Total Group revenue increased 394% to US$98.7 million (Prior Period: US$20.0 million) primarily due to higher sales volumes during the period (48% increase on the Prior Period), coupled with an extremely strong pricing environment (341 % increase in average rutile price from the Prior Period). This impact was slightly offset by Sierra Rutile stockpiling zircon during the Period, whereas in the Prior Period, Sierra Rutile sold 5,900 tonnes of a zircon concentrate.

 

Cost of Sales

Rutile cash production costs decreased to $617/tonne for the Period, from $788/tonne in the Prior Period as investment in production assets and efficiencies of production increases began to yield results. On an absolute basis, cost of sales were 23% higher at US$32.3 million for the Period from US$26.3 million in the Prior Period due to the 48% greater volume of rutile sold.

Administrative Expenses

Administrative expenses increased to US$8.8 million for the Period from US$4.6 million in the Prior Period principally as a result of US$1.1 million of additional non-cash stock option expenses and a US$1.6 million provision for bonuses (no bonus provision was made in the Prior Period). The remainder of the increased costs was a result of the enlarged scale of the Group's operations.

Financial Expenses

Net finance costs decreased US$2.6 million from US$3.6 million in the Prior Period to US$1.0 million in Period, principally as a result of movements in foreign exchange rates on the euro denominated loan balance.

Financial Position

Net assets increased by 46% to US$155.9million (31 December 2011: US$106.7million). The main movements in the balance sheet were:

 

·; Capital expenditures of US$23.0 million, added to property, plant and equipment. This was predominantly incurred on the new dry mining project as well as other assets to support the expansion of the business.

Data records:
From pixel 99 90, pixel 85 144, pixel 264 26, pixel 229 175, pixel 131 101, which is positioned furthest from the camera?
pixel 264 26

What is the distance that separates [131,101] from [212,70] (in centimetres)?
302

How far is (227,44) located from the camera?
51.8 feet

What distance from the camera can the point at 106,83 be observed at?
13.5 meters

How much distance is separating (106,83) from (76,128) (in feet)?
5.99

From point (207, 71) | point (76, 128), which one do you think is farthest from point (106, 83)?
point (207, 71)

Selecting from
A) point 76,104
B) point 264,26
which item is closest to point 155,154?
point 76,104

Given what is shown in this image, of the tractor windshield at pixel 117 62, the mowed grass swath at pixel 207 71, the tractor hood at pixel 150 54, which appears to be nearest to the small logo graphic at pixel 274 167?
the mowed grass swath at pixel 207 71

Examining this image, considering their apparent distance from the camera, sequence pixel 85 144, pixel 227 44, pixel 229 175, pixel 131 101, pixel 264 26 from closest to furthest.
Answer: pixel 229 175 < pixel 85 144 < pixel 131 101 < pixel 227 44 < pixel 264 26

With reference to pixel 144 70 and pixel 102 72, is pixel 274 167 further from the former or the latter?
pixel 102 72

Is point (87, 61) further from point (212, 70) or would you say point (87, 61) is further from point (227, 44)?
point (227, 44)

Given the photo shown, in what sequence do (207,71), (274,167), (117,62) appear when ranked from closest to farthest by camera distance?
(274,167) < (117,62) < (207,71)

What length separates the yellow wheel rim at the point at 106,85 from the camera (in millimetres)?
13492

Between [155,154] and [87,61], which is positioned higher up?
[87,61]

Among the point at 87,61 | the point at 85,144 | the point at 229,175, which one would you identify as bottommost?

**Task description**
Rewrite the passage on the Group's financial results, everything from "Net assets increased" down to "of the business.", with "predominantly" replaced by "mainly".

**Reply**
Net assets increased by 46% to US$155.9million (31 December 2011: US$106.7million). The main movements in the balance sheet were:

 

·; Capital expenditures of US$23.0 million, added to property, plant and equipment. This was mainly incurred on the new dry mining project as well as other assets to support the expansion of the business.